The experience of pain in real-time during medication abortion
- PMID: 35283083
- DOI: 10.1016/j.contraception.2022.03.003
The experience of pain in real-time during medication abortion
Abstract
Objective: We aimed to characterize the current pain experience of patients completing an evidence-based mifepristone-misoprostol medication abortion regimen using real-time pain scores.
Study design: We collected real-time data on pain experienced by 54 women undergoing medication abortion using an evidence-based regimen of 200 mg mifepristone and 800 mcg buccal misoprostol. These women were enrolled in the placebo arm of a study on the effect of pregabalin for pain during medication abortion. All participants were dispensed ibuprofen and oxycodone/acetaminophen for analgesia. We assessed maximum pain experienced by participants on an 11-point numerical rating scale (NRS), duration of pain, and analgesic usage. Data was collected through electronic surveys sent via text message link at 6 specified points over 72 hours.
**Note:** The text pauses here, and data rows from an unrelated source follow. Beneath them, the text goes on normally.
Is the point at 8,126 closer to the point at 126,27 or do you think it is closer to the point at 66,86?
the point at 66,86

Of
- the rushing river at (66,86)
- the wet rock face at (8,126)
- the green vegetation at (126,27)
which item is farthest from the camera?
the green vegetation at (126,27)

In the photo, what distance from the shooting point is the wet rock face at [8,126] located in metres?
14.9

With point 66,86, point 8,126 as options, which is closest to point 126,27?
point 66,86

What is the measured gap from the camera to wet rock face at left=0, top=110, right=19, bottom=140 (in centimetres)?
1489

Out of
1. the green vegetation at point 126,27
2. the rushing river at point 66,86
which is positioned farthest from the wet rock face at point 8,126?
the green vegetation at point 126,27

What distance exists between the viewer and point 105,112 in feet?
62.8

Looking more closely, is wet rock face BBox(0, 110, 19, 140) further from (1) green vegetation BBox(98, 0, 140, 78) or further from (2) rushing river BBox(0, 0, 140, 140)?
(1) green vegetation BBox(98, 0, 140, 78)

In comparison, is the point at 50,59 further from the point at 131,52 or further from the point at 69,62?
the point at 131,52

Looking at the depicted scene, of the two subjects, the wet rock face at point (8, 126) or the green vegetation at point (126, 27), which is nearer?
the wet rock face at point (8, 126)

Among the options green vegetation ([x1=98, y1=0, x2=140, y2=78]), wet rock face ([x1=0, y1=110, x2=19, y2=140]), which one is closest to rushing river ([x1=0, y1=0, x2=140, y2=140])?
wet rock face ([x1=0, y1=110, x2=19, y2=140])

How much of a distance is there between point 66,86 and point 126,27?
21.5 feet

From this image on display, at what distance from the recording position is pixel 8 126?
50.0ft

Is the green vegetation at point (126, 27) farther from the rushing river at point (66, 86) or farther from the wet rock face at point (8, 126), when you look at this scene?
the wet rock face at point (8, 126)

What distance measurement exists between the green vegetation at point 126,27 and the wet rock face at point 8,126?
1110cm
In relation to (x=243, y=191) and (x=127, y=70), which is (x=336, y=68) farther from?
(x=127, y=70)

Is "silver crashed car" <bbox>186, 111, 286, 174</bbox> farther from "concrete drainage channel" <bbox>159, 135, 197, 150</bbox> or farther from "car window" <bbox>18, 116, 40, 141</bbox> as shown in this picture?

Results: Of the 54 women randomized to the placebo group, 2 were lost to follow-up. Participants experienced a mean maximum pain score of 5.5 ± 2.2. The mean time to maximum pain was 3.7 ± 2.4 hours after misoprostol. By hour 12 after misoprostol, 60.8% of participants reported no pain, which increased to 76.9% at 24 hours and 82.0% at 72 hours. Participants reported median ibuprofen usage of 2 800 mg tablets and median oxycodone/acetaminophen usage of one-half of a 5/325mg tablet. Approximately 12.0% of participants reported taking zero ibuprofen tablets, and 50.0% reported no opioid usage during the study period.
Conclusions: Our real-time data collection demonstrated lower mean maximum experienced pain scores and shorter duration of pain than previously reported for medication abortion. Analgesic use was lower than previously described.
Implications: This updated characterization of pain experienced during an evidence-based medication abortion regimen may allow for better pain-related counseling, tailoring of opioid prescription practices, and improvement in patient satisfaction.
Keywords: Analgesic use; Medication abortion; Pain; Pain experience.